WHAT NEEDS TO BE DONE: Copy every one of the lines below word for word, leaving the pictures out of your answer.

--- start ---

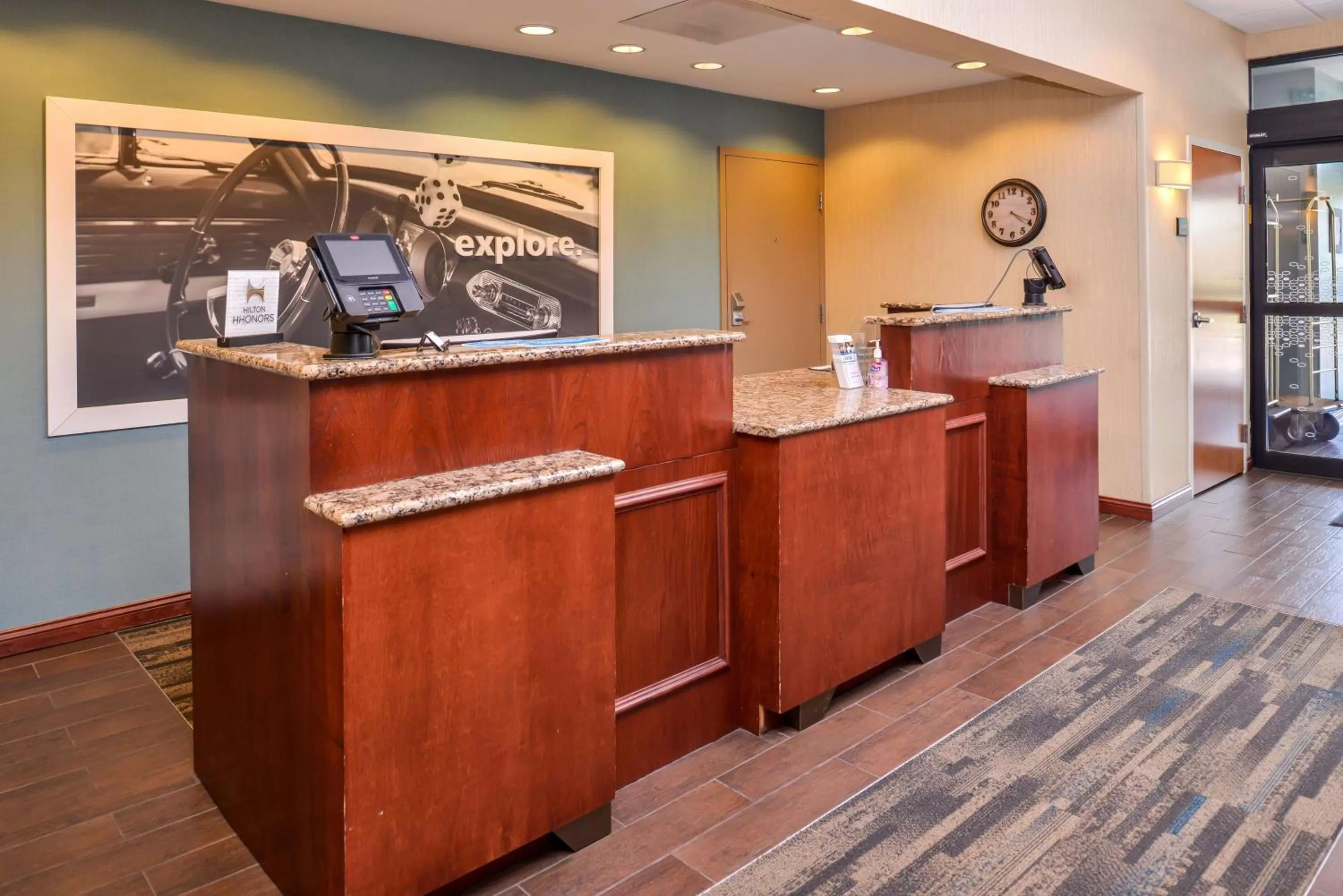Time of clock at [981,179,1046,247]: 4:19
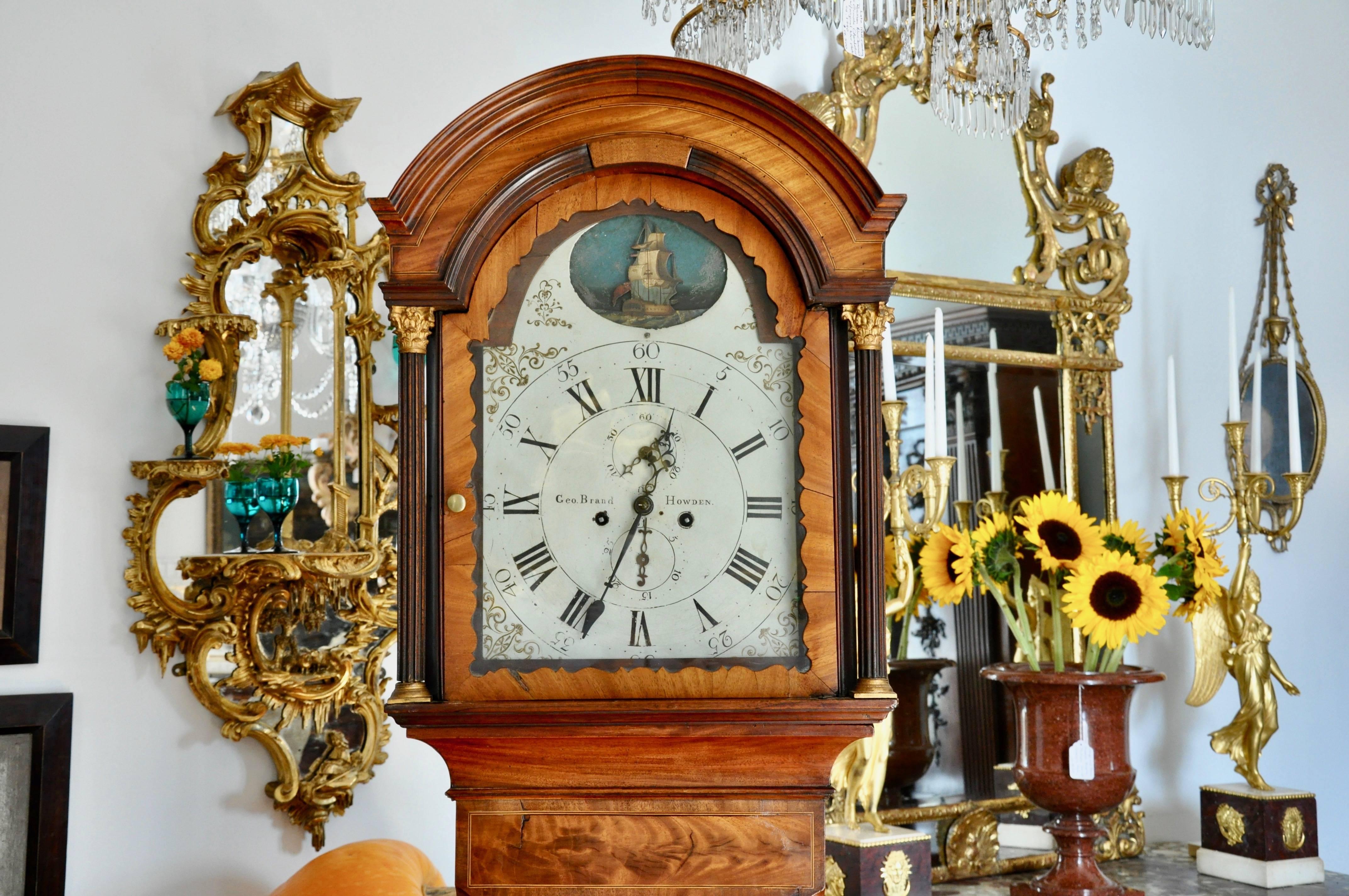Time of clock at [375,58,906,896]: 12:33
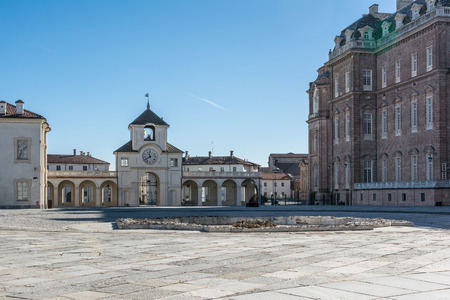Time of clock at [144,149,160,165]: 11:39
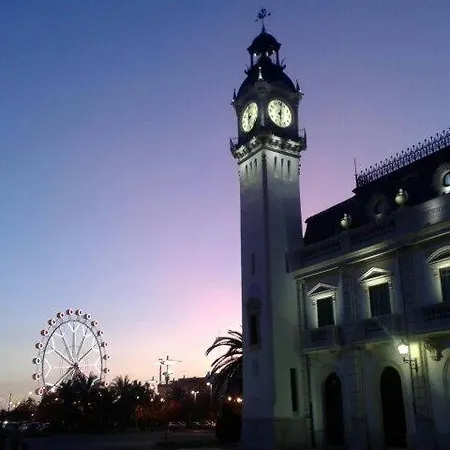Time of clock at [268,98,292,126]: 6:01
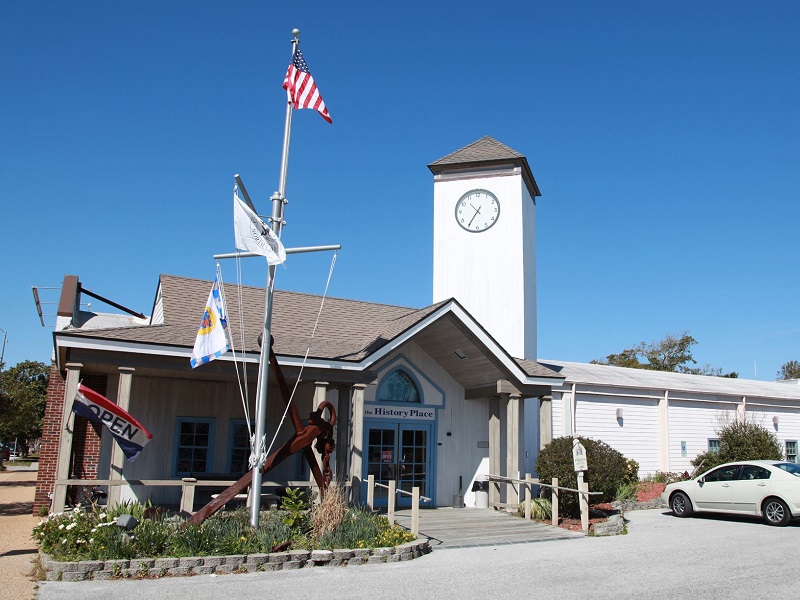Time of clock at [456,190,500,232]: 10:35
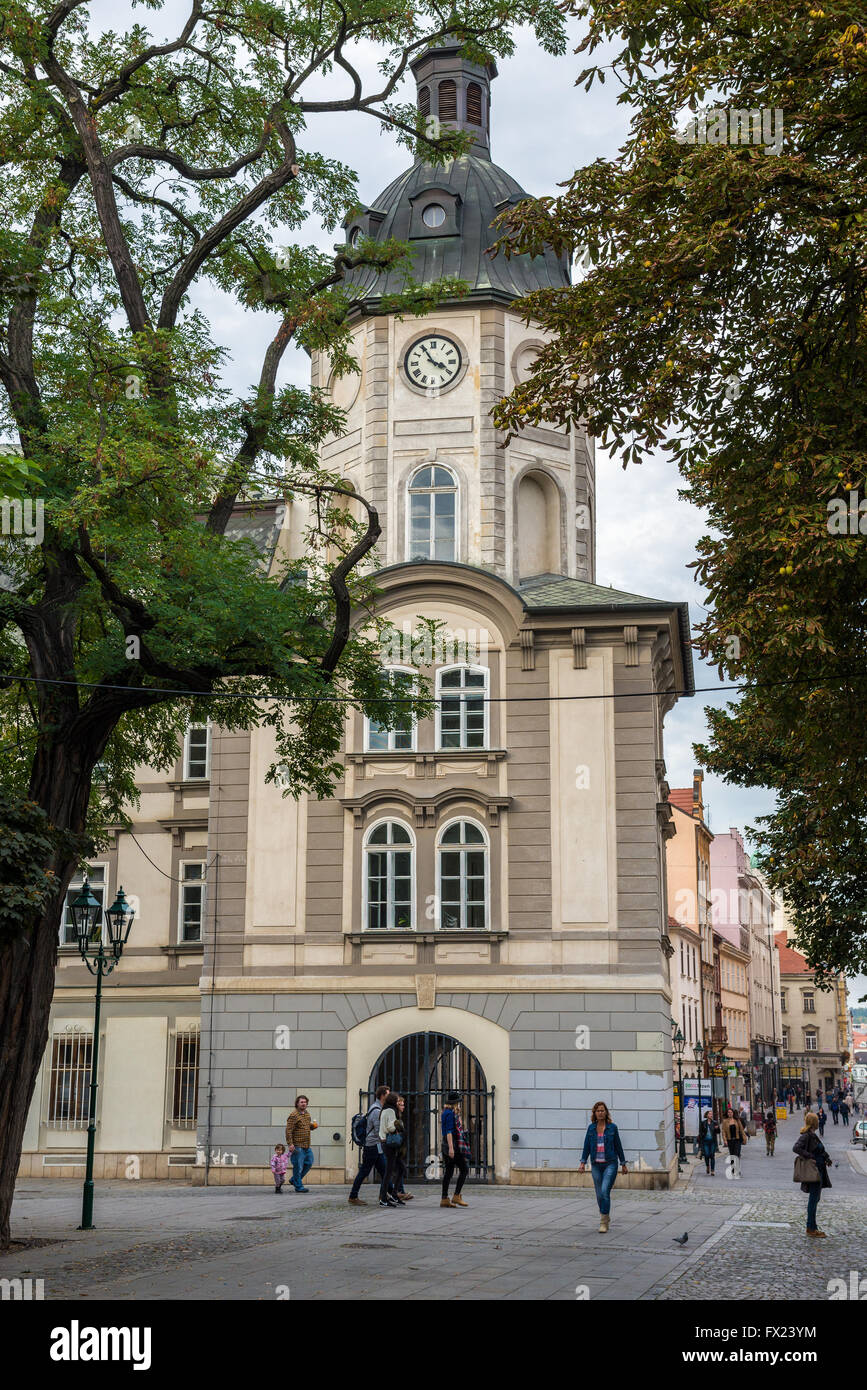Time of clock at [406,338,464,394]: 3:54
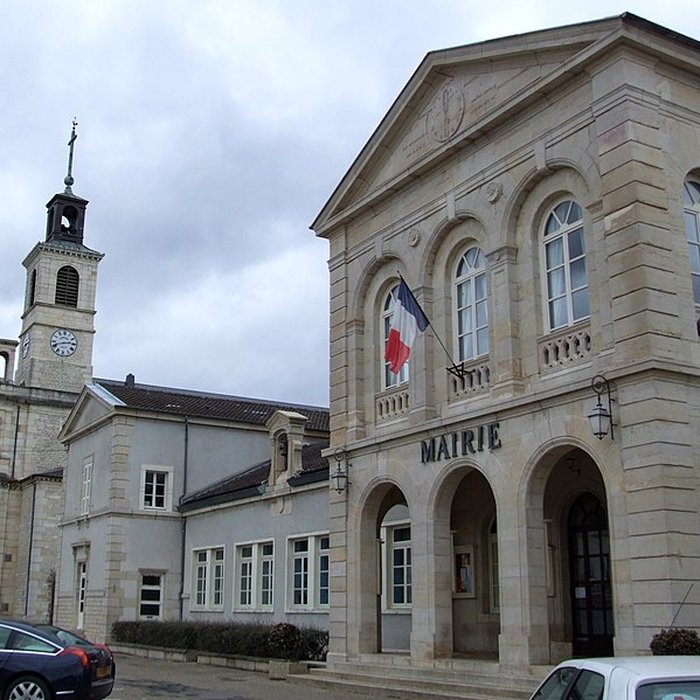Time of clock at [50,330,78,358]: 2:41
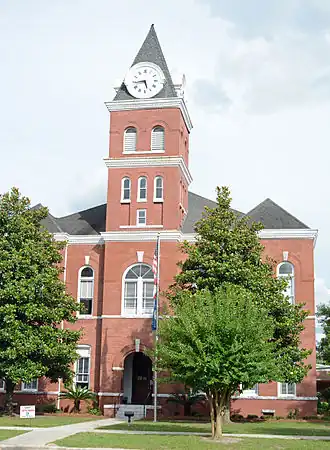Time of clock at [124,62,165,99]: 5:44
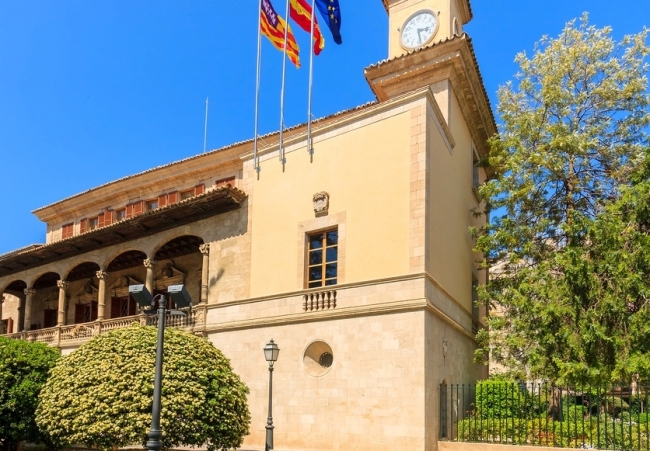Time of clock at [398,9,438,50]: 3:28
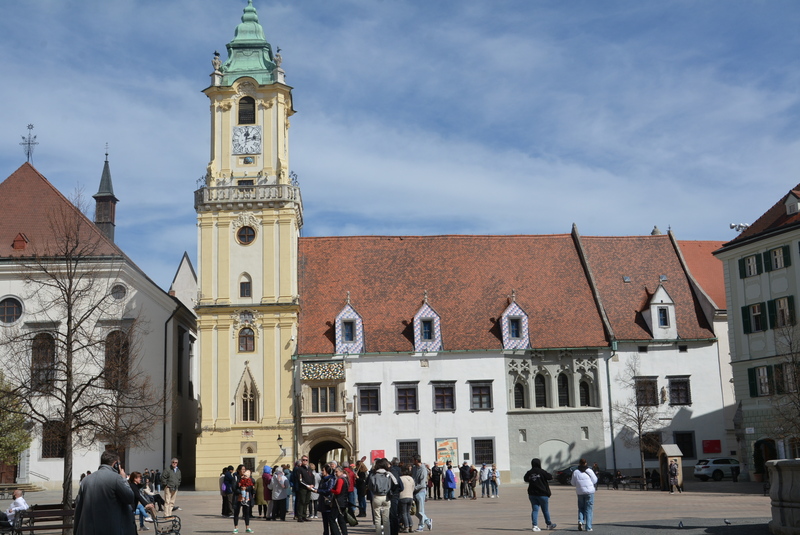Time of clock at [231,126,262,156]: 12:13
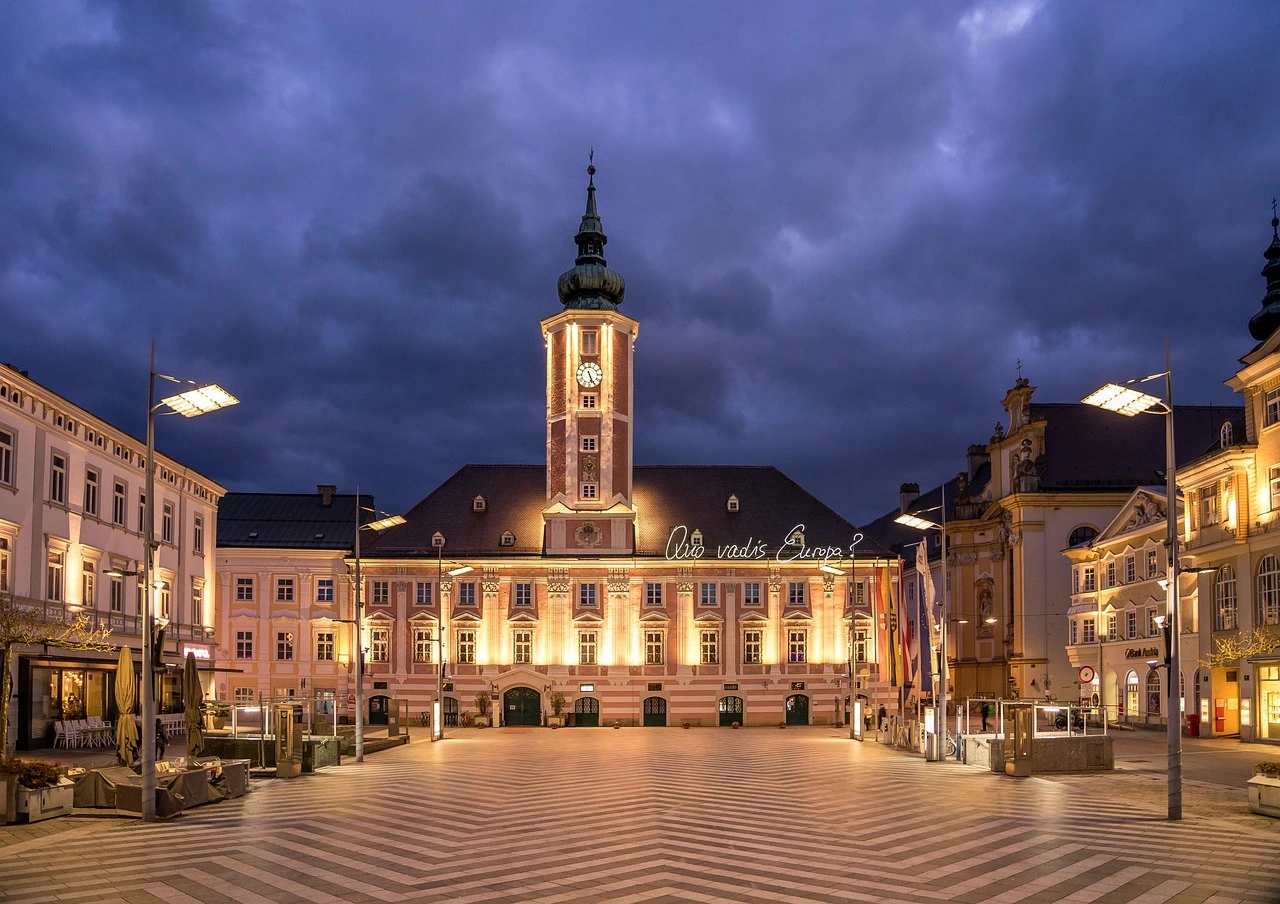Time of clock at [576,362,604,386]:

--- end ---

WRITTEN RESPONSE:
Time of clock at [981,179,1046,247]: 4:19
Time of clock at [375,58,906,896]: 12:33
Time of clock at [144,149,160,165]: 11:39
Time of clock at [268,98,292,126]: 6:01
Time of clock at [456,190,500,232]: 10:35
Time of clock at [406,338,464,394]: 3:54
Time of clock at [50,330,78,358]: 2:41
Time of clock at [124,62,165,99]: 5:44
Time of clock at [398,9,438,50]: 3:28
Time of clock at [231,126,262,156]: 12:13
Time of clock at [576,362,604,386]:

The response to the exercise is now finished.